Skip the pictures. Give all the data again exactly.

::::

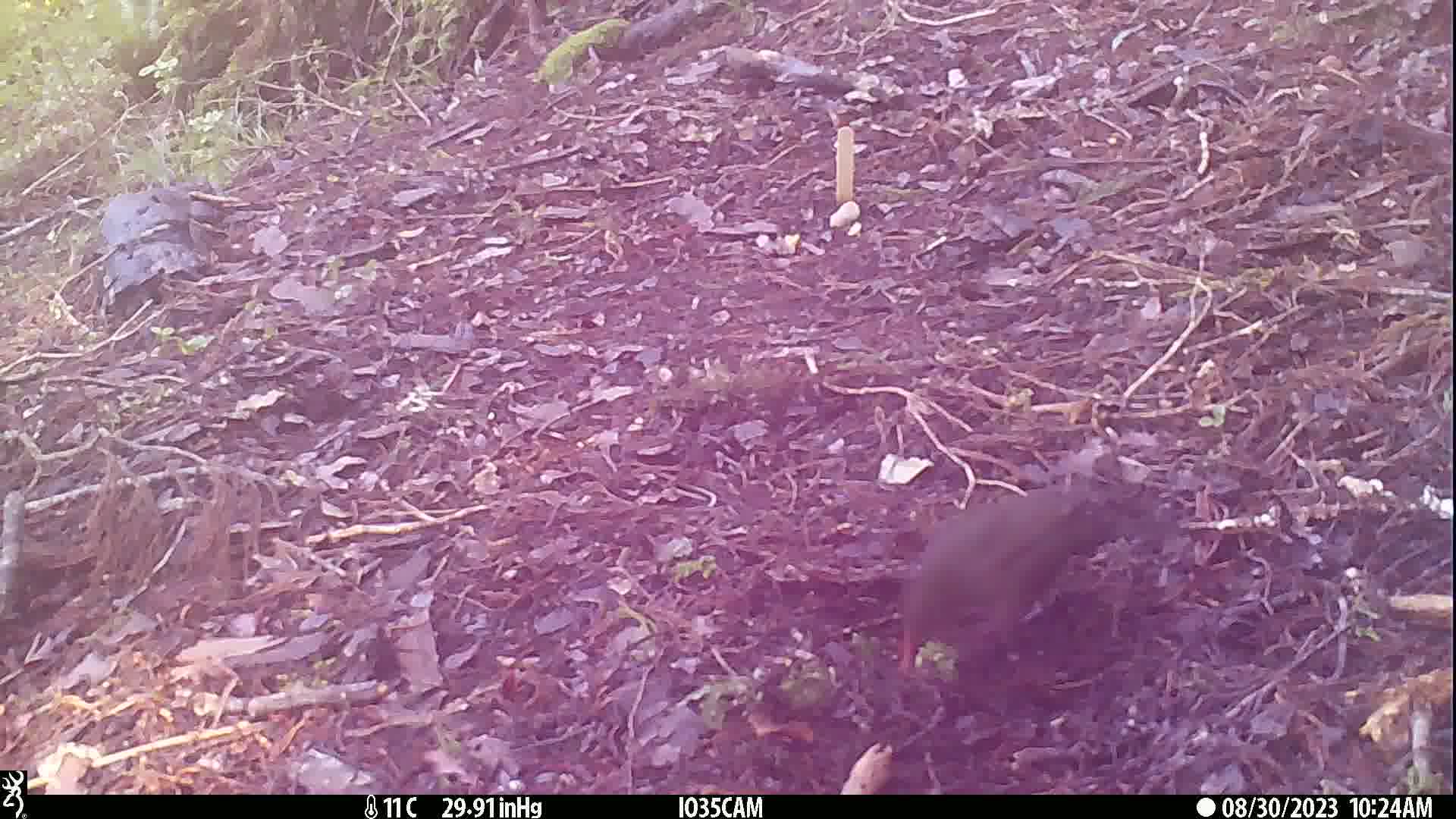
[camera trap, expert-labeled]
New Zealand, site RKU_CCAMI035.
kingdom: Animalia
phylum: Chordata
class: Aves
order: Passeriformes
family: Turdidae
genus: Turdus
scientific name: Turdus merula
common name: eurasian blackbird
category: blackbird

::::

▸ **SOLUTION FOR THIS EXERCISE**:
[camera trap, expert-labeled]
New Zealand, site RKU_CCAMI035.
kingdom: Animalia
phylum: Chordata
class: Aves
order: Passeriformes
family: Turdidae
genus: Turdus
scientific name: Turdus merula
common name: eurasian blackbird
category: blackbird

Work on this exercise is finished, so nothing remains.